I have some byte offsets in a file. These are byte positions of some data in another file. I am reading the positions in file1 and using the seek method to look it up in file2. When I reach the required place in file2, I just call the readLine() and print that line.
I am using BufferedReader to read file1 and RandomAccessFile to read file2.
But this whole process is very slow. I need some performance improvement. How does seek() perform vis-a-vis skipBytes() or just skip()? Which is the fastest way to do what I am doing?
I doubt your seek() calls are much of a performance hog unless your files are extremely huge and you are doing little else in your code. You should profile your app and see where the real bottleneck is. Have a look at Using Hprof To Tune Performance to get started. Be aware there's other factors can drag your app's performance down. Make sure you have enough memory. If your OS runs out of RAM it will start swapping info to the disk rather than working on your problem.
Doing 10 million anything will take a lot of time. Again, make sure your hardware is up to the task. You can't expect high performance out of a desktop computer with a generic IDE hard drive when you are parsing 10 gigs. Lots of memory (use Task Manager to monitor memory use), a fast processor (Pentium 4 2.6ghz are common now), and a fat IO pipe are essential (ATA100 IDE, SCSI, RAID, in order of increasing performance). You can justify spending money on hardware because spending time tweaking code costs money too. Not to mention slow app performance costs the whole company time and money. As for buffering RandomAccessFile, I did a quick search for it and came up with this article. It's for JDK version 1.0.2. That's ancient history. However, looking at the source code for RandomAccessFile (look in your SDK root dir for a src.zip file) you can see that readLine() reads char by char until it hits a '\n'. That's just plain slow so this approach may still be relevant. I've seen this technique described as "custom buffering", for example, in Java Platform Performance. That book also has good recommendations as to how to measure performance and performance improvements. You should use Hprof to get a benchmark for your app's performance, then try out these alternatives using Hprof to see which is the best solution.

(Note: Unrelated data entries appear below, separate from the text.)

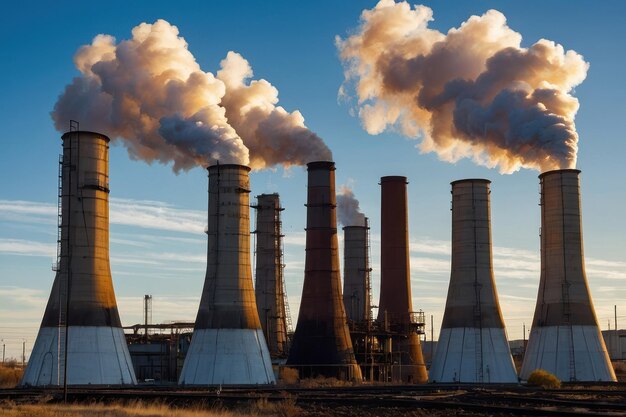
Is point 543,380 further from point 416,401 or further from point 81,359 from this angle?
point 81,359

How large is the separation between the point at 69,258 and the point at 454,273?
2229cm

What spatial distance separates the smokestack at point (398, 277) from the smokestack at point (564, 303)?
38.2 ft

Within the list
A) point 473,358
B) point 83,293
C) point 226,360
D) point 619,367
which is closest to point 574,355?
point 473,358

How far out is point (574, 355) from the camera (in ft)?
180

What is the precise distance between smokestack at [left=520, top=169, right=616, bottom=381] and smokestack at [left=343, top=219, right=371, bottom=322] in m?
18.2

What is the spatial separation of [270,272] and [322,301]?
12917 millimetres

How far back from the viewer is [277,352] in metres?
67.2

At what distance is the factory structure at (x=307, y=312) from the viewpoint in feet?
160

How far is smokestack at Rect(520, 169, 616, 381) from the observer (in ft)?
180

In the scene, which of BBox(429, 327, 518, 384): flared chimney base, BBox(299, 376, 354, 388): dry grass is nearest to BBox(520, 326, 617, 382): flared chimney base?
BBox(429, 327, 518, 384): flared chimney base

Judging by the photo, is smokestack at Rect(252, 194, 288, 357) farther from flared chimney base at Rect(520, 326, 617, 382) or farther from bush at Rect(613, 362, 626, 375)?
bush at Rect(613, 362, 626, 375)

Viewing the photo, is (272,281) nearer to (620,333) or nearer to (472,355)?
(472,355)

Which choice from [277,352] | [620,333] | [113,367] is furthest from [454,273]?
[620,333]

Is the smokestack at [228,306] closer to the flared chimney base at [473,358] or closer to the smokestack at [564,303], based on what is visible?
the flared chimney base at [473,358]
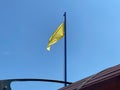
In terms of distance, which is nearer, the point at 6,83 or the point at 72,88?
the point at 72,88

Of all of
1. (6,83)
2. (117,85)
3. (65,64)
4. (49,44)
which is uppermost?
(49,44)

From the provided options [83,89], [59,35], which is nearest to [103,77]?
[83,89]

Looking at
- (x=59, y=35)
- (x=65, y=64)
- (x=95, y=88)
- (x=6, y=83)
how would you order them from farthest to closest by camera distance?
(x=59, y=35)
(x=65, y=64)
(x=6, y=83)
(x=95, y=88)

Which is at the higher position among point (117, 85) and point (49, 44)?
point (49, 44)

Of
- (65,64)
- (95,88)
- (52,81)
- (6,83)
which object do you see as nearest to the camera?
(95,88)

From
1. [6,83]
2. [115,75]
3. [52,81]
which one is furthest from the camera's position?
[52,81]

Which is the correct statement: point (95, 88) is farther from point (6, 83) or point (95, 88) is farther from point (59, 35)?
point (59, 35)

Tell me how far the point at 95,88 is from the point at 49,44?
13333 mm

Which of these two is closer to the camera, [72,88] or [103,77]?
[103,77]

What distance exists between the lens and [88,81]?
5.98 metres

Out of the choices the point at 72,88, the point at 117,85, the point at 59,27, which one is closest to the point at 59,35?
the point at 59,27

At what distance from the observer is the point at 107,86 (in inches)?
217

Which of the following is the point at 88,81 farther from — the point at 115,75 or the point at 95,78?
the point at 115,75

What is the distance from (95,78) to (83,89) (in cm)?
29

Good luck! [ July 29, 2004: Message edited by: Joe Ess ]
I am currently working with both RandomAccessFile and DataInputStream (cheers Joe!) on very large files (GB's of data in each). I have found that seek() in RandomAccessFile is much quicker than skipBytes for moving about in the file. The data I have is a grid of values, I have two versions 1) a straight binary file which I access using RandomAccessFile where I use one seek() to jump into the file and then loop through doing a further seek() for each row of grid data I need to extract (this is a cookie cut operation for small parts of the main grid) 2) a copy of this data placed in a ZIP archive because we want to see if some disk space can be saved without compromising performance...this uses DataInputStream and it's skipBytes() method to move between rows in the loop...this is much slower than the RandomAccessFile seek() method, approximately by an order of 5 to 10 times slower in fact.
Originally posted by Ben Wood: I am currently working with both RandomAccessFile and DataInputStream (cheers Joe!)
Glad to be of service.
I have found that seek() in RandomAccessFile is much quicker than skipBytes for moving about in the file.
I would expect this. seek() moves the position that the file is being read from, the conceptual "file pointer". skipBytes() reads from the stream and discards the results, so it is still reading data from the disk, the slow part of IO.
Old thread, but just for the record: It's not really fair to compare skipping with DataInputStream vs. RandomAccessFile. The RandomAccessFile has knowledge of it's underlying stream... It knows it's talking to a filesystem, so it can take the shortcut of doing a "seek" with the underlying filesystem API. FileInputStream's skip() has the same advantage. However, DataInputStream, and any other general-purpose input streams, don't know that their source is a file, so they can't take any low-level shortcuts. Their only way to implement skip() is to read the bytes, which is certainly slower that telling a filesystem to "seek" to a new file position.